La Segre – che nella sua primissima giovinezza fu prima espulsa, poi clandestina, poi richiedente asilo, quindi respinta, poi arrestata ed infine deportata – nella sua testimonianza è acuta e provvida di particolari, come pure lo sono le sue parole misurate e mai fuori posto; lei parla solo di ciò che realmente conosce, che ha vissuto e che la riguarda direttamente.
Pippo Civati sottolinea come nel libro siano totalmente assenti riflessioni sue proprie, se non in un caso, quando inserisce un elemento personale pensando (paragonandosi alla figura di Alberto – il padre della Segre – quando gli fu comunicato che la figlia era stata espulsa dalla scuola) a come si sentirebbe lui, se dovesse accadere che alla sua piccola figlia fosse vietato di salire sullo scuolabus.
La Segre spiega che ci sono tante ragioni per cui non ha iniziato a raccontare la sua tragedia appena dopo la prigionia: intanto perchè il suo ritorno, avvenne in una Milano che era distrutta dai bombardamenti, dove lei non aveva più nulla, nè casa, nè famiglia: ci mancava solo che in quella situazione di totale disastro – spiega la senatrice a vita – arrivassi io a parlare di queste cose e poi soprattutto perchè non mi avrebbero mai creduta.

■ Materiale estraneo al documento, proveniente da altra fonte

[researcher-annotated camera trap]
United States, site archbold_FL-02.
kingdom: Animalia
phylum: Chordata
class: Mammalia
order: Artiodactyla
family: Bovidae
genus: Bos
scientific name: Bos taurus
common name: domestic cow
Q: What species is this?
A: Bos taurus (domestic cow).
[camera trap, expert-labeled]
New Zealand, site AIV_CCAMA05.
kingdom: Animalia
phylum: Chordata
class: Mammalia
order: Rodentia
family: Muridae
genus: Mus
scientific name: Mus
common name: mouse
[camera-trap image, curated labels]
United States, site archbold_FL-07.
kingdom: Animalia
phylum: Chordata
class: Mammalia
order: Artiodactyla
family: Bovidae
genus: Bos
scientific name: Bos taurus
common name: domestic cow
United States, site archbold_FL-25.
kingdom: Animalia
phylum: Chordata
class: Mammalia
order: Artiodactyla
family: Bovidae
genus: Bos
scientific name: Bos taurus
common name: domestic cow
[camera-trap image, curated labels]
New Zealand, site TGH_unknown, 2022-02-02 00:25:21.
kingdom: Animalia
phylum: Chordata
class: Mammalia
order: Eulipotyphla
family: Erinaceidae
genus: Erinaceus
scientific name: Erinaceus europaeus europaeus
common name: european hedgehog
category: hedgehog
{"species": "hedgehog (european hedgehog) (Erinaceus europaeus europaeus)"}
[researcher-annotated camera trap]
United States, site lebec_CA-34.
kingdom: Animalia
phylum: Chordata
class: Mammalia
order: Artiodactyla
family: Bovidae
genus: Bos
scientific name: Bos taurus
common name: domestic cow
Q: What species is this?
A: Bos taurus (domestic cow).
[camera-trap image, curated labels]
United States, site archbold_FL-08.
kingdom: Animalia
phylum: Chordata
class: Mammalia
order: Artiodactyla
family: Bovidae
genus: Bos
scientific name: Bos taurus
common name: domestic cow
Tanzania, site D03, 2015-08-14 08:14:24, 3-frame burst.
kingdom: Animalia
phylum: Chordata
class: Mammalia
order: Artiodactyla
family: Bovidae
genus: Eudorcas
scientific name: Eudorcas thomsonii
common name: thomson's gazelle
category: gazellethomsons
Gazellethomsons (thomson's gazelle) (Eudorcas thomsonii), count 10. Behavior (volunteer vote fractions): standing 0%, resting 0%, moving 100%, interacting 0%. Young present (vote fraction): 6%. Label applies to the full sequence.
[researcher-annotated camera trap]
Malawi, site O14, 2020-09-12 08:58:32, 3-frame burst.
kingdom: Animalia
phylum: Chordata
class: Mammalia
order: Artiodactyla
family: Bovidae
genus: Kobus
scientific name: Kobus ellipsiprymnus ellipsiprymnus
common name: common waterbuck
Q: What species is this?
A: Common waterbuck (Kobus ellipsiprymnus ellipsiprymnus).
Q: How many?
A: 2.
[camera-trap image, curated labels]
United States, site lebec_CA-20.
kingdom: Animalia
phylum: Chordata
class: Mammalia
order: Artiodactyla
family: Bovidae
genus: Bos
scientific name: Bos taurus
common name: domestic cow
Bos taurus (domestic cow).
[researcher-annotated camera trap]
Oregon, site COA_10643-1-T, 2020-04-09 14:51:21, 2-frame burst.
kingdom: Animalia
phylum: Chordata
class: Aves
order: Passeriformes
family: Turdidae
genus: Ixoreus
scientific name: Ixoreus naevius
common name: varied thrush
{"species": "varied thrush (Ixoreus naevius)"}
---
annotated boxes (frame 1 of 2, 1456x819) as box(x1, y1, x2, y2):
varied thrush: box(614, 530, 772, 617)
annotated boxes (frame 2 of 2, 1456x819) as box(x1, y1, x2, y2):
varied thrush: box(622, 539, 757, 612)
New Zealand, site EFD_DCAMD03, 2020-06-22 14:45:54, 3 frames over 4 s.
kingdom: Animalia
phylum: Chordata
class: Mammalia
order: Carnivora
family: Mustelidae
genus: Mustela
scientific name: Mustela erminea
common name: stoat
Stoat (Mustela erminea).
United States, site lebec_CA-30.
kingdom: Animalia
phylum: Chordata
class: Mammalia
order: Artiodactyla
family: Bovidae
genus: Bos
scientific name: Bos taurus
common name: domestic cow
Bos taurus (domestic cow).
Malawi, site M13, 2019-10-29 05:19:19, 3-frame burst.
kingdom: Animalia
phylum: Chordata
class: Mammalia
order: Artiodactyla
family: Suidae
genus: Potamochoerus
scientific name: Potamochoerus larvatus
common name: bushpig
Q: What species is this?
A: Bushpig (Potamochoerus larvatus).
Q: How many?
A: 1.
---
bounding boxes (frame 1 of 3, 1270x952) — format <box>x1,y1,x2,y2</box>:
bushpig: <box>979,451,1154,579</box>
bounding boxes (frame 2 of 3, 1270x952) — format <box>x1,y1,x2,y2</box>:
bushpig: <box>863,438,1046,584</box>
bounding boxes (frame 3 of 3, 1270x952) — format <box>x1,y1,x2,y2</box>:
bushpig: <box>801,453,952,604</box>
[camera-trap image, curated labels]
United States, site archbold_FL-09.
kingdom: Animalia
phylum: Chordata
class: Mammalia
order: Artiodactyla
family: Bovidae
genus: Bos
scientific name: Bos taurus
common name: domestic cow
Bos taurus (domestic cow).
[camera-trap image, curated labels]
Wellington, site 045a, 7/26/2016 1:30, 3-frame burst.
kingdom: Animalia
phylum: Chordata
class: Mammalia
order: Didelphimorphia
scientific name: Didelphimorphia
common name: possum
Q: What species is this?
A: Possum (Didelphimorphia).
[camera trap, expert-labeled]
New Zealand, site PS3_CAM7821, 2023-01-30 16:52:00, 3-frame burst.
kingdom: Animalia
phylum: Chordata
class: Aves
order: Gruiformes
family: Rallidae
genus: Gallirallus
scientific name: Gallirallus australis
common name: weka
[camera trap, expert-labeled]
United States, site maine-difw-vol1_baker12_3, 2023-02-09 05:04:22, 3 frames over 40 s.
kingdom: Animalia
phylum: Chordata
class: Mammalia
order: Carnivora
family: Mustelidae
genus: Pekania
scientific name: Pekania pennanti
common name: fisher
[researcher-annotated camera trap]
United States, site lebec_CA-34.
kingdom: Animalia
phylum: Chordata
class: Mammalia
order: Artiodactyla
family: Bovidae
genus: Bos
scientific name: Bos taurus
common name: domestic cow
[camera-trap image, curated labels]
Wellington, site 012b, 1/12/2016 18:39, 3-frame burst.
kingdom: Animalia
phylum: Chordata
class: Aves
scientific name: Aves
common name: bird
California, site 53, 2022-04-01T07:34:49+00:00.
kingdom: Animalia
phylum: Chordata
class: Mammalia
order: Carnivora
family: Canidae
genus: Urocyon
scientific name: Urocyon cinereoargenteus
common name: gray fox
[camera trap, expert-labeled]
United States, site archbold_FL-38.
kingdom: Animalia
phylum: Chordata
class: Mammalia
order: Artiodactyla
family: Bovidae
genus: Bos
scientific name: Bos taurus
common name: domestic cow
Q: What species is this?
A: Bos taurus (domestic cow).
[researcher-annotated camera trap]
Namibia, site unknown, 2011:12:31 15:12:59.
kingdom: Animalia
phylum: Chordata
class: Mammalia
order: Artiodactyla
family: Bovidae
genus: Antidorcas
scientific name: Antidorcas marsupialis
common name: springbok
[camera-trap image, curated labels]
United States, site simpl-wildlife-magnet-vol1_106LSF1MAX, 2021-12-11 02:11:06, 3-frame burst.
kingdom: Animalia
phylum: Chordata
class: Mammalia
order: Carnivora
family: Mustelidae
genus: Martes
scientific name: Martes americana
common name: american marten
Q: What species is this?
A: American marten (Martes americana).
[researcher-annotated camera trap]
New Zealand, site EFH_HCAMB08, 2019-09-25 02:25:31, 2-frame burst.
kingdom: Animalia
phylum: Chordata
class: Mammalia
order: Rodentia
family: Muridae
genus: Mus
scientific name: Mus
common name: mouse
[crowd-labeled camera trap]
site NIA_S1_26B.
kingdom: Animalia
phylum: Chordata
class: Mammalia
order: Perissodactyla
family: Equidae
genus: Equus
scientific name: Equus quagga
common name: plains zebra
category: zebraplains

La Segre “sblocca” in qualche modo la sua memoria allo scadere dei 60 anni di vita, quando diventa nonna, sentendo l’esigenza di rivolgersi proprio ai ragazzi, a quelli che lei definisce “nipoti ideali” che devono diventare – lei dice – “una candela accesa”.
Da quando è stata nominata senatrice a vita dal Presidente Mattarella, Liliana Segre alterna il lavoro di legislatore a quello di semplice “divulgatrice della memoria” che dagli anni ’90 svolge girando senza sosta per le scuole (dove ha incontrato piu di 300.000 ragazzi) per far sì che dell’Olocausto venga conservata traccia nelle nuove generazioni, promuovendo una straordinaria campagna contro l’indifferenza e contro il razzismo, perché non si perdano mai i diritti e il rispetto per le persone.
Ai regimi totalitari ciò che serve è esattamente l’indifferenza che apre le porta al disumano e che è (poi) la madre della violenza: non vi è violenza, se alla base non c’è l’indifferenza, come quella – spiega la protagonista – dimostrata dalla maestra che giustificandosi con suo padre che chiedeva il perchè della espulsione della propria figlia dalla scuola, si sentì rispondere, non le ho fatte mica io le leggi razziali.
L’indifferenza è terribile e rimane sempre impunita: come si fa a prendersela con gli indifferenti – dice la Segre – ti possono sempre rispondere che non hanno fatto nulla.
Eppure, purtroppo anch’io sono stata indifferente, ammette con rammarico e sofferenza la Segre, riferendosi al momento in cui non aveva salutato una compagna diretta alla camera a gas.
Civati spiega che Liliana Segre, prova a raccontare le cose da un punto di vista assoluto e la sua testimonianza è spinta proprio dalla speranza di riscatto delle leggi razziali.
Prima il campo di concentramento, oggi il Senato della Repubblica, spezzoni diversi di una unica vita, sintesi preziosa di un messaggio di speranza e di pace che Liliana Segre si è posta come missione e che sintetizza così: occorre essere critici con la nostra storia ed individuare le nostre responsabilità, perché l’orrore non si manifesti ancora; ho paura della perdita della democrazia, perché so cos’è la non democrazia.
Parole forti ed indiscutibili, che è sperabile siano da insegnamento e monito alle generazioni future.